Study Finds Employer Bias in Overturning Arbitration Awards

April 21, 2008 (PLANSPONSOR.com) - A new empirical study of federal and state court review of employment arbitral awards indicates that at the state level, courts are vacating many arbitration awards for employees, but not for employers.

According to a National Law Journal report, the new study, conducted by labor and employment law scholar Michael LeRoy of the University of Illinois College of Law, found state appellate courts confirmed only 56.4% of employee wins in arbitration,but confirmed 86.7% of employer awards. Similarly, in lower state courts 87.2% of employer awards were confirmed while 77.6% of employee wins were confirmed.

By comparison, the news report said, LeRoy’s database of 443 federal and state court rulings on arbitration awards — four levels of review, two in the federal court system and two in state systems — from 1975 to 2007, found federal appeals courts upheld 85.7% of employer wins and 85% of employee victories. Likewise, federal district judges enforced 92.2% of employer awards and 92.7% of employee wins.

LeRoy said the main reason for the difference between the state and federal court levels is that federal courts are essentially following the limited standards of judicial review established by the Federal Arbitration Act (FAA) and state courts are not. “The problem is that the number of award-reviewing standards is growing, due to new state laws and creeping expansion of common law standards,” LeRoy said, according to the National Law Journal.

Arbitrators may be unaware of varying state laws, and if the loser of an arbitration researches and finds the arbitrator has not complied with state law and the award can be vacated.
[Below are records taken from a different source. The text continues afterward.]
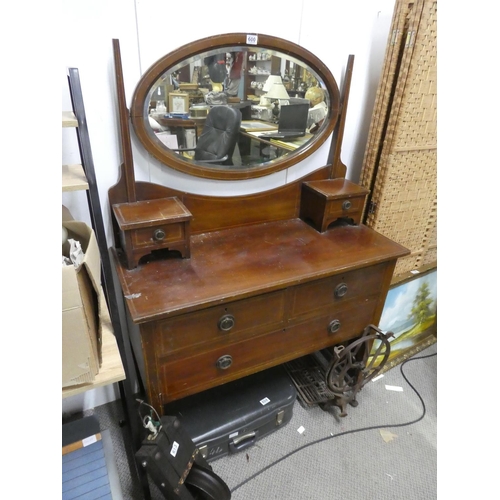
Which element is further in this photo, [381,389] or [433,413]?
[381,389]

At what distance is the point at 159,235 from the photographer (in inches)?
41.4

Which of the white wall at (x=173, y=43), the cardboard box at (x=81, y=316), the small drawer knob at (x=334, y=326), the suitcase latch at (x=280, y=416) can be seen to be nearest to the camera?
the cardboard box at (x=81, y=316)

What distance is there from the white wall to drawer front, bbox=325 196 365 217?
8.2 inches

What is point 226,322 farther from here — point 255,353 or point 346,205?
point 346,205

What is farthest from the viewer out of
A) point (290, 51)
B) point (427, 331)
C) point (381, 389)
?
point (427, 331)

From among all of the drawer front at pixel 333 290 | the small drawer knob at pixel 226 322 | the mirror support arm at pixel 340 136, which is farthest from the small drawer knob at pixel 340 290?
the mirror support arm at pixel 340 136

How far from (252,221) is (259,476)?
3.21 ft

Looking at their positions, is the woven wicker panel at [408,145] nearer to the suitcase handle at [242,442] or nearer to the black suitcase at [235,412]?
the black suitcase at [235,412]

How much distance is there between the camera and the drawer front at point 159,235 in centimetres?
103

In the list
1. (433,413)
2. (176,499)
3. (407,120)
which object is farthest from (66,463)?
(407,120)

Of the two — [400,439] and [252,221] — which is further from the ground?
[252,221]

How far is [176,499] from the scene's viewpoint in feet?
3.19

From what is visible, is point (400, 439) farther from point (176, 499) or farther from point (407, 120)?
point (407, 120)

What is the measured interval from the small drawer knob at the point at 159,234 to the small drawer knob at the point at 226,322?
0.30 m
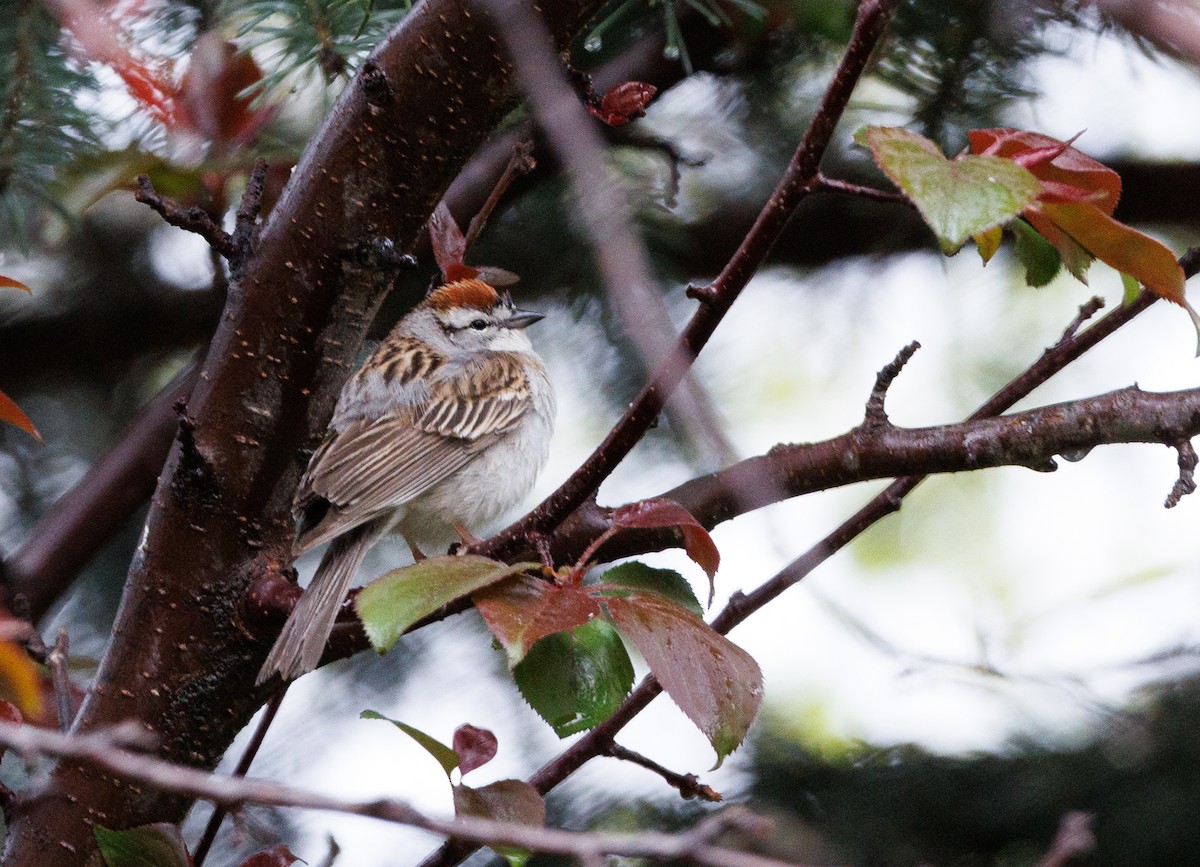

LeRoy said employers, who are repeat players in the arbitration system are familiar with tactics to work the system, while employees – often one-time players in the system – are not.

LeRoy claims: “If state courts followed the four main elements for judicial review in Section 10 of the FAA, there would be 10% or fewer awards overturned.” He calls it a “remarkable irony” that employees are losing under state laws and standards, which were enacted to protect the weaker party in the relationship.

The National Law Journal said LeRoy’s findings are an important element in the re-examination of various parts of arbitration by members of Congress and others for legislative fixes.